» **Work order 1**
Summarize the article on Arkansas's school fat-testing program in two sentences.
» **Work order 2**
Decide whether each statement below agrees with the article on Arkansas's school fat-testing program. Answer yes or no for each, and quote the words from the article that settle it.
(a) The BMI of every one of the state's 447,000 pupils will be sent home on a report card.
(b) More than half of Arkansas pupils take part in physical education.
(c) Nationally, the number of overweight children has tripled over the past 20 years.
» **Work order 3**
Continue the article on Arkansas's school fat-testing program from the point where it ends.

» **Given text**
--*--

Arkansas is to launch America’s first state-wide compulsory fat-testing programme, which will alert parents if their child is obese.

The body-mass index (BMI) of each of the state’s 447,000 pupils will be calculated by health examiners and sent home on a report card, with leaflets on the health risks of being overweight, such as diabetes and heart disease.

The idea, according to the state legislature which approved it, is to nudge parents into making healthier choices and lifestyle changes for those who tip the scales too far. But critics say it amounts to interference and fear it could upset portly pupils and fuel taunts.

“Most homes have scales and mirrors and I think we can assume parents know what their kids look like,” said John Doyle, co-founder of the Centre for Consumer Freedom in Washington DC. He said efforts would be better spent providing sports. Only 31 per cent of Arkansas pupils participate in physical education.

However, state legislators, who worked with the Arkansas centre for health improvement to create the scheme, stress the report cards will be confidential and constructive. “It’s a tough thing being a child who is overweight, but we have to start somewhere and try to protect children,” said state House Speaker Herschel Cleveland.

One in four Arkansas high-school students and 9 per cent of the state’s children aged five and under are overweight. Rates of childhood Type 2 diabetes have soared by 800 per cent over the past decade.

Nationally, the number of overweight children has doubled over the past 20 years to 15 per cent.

--*--

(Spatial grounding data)
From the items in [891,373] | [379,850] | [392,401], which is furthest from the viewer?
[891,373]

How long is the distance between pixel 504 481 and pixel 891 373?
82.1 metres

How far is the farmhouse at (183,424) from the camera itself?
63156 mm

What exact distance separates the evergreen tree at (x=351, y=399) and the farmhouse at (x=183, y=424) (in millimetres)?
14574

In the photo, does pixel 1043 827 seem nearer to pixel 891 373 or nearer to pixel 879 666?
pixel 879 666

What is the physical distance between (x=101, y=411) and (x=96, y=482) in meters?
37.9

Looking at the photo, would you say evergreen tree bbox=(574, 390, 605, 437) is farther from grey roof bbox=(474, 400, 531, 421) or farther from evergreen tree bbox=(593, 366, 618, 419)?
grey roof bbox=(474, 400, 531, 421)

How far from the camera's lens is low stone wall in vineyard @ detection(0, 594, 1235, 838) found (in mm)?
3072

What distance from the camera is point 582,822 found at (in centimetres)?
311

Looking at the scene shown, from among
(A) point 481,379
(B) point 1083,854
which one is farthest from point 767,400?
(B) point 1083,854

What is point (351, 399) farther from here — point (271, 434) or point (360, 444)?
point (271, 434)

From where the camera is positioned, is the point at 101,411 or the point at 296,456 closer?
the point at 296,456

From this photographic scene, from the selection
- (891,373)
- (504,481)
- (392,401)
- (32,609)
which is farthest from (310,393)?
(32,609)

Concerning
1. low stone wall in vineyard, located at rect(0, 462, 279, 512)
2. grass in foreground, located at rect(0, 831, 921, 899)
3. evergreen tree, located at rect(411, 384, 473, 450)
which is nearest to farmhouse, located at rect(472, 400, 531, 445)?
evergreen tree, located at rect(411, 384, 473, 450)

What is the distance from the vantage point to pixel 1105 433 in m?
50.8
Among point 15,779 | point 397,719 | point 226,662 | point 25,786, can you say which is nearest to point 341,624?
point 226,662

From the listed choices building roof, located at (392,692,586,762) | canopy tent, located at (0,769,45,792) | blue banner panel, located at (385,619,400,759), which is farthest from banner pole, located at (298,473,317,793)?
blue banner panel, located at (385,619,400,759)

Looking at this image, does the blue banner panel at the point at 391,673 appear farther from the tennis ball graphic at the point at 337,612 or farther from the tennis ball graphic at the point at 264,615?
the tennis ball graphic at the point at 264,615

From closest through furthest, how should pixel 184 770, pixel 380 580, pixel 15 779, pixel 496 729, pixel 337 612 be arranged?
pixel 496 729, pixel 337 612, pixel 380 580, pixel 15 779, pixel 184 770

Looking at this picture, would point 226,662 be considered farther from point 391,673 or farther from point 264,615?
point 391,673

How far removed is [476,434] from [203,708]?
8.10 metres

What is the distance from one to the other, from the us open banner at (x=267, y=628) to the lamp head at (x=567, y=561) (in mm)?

--*--

» **Response 1**
Arkansas plans the first statewide compulsory fat-testing program in America, sending each pupil's body-mass index home on a report card to alert parents if their child is obese and to nudge them toward healthier choices. Critics call it interference that could upset pupils and fuel taunts, while state legislators stress that the report cards will be confidential and constructive.

» **Response 2**
(a) Yes: "The body-mass index (BMI) of each of the state’s 447,000 pupils will be calculated by health examiners and sent home on a report card"
(b) No: "Only 31 per cent of Arkansas pupils participate in physical education."
(c) No: "Nationally, the number of overweight children has doubled over the past 20 years to 15 per cent."

» **Response 3**
* In New York City, all 1.1 million state-school students are being offered free breakfast in the hope of improving their learning potential.

The scheme is the first in America to grant a free meal to all children in a district regardless of their financial means. “When a kid comes to school without a decent meal in his or her stomach, they don’t learn anything so we’re wasting our money,” said city mayor Michael Bloomberg, whose administration has also just overhauled school menus to offer more nutritious foods and banned fizzy drinks in school vending machines.

The free breakfasts will cost New York City, the country’s largest school district, $500,000 (pound;314,000) a year, some of which will be raised by increasing the price of school lunch from $1 to $1.50 for those who can afford it.

Around 825,000 of the district’s pupils already qualify for free or subsidised school meals under the federally-funded school breakfast programme, yet only 14 per cent took up the chance for free breakfasts last year.

Officials hope that by expanding the scheme to rich and poor alike, the perceived stigma will be removed.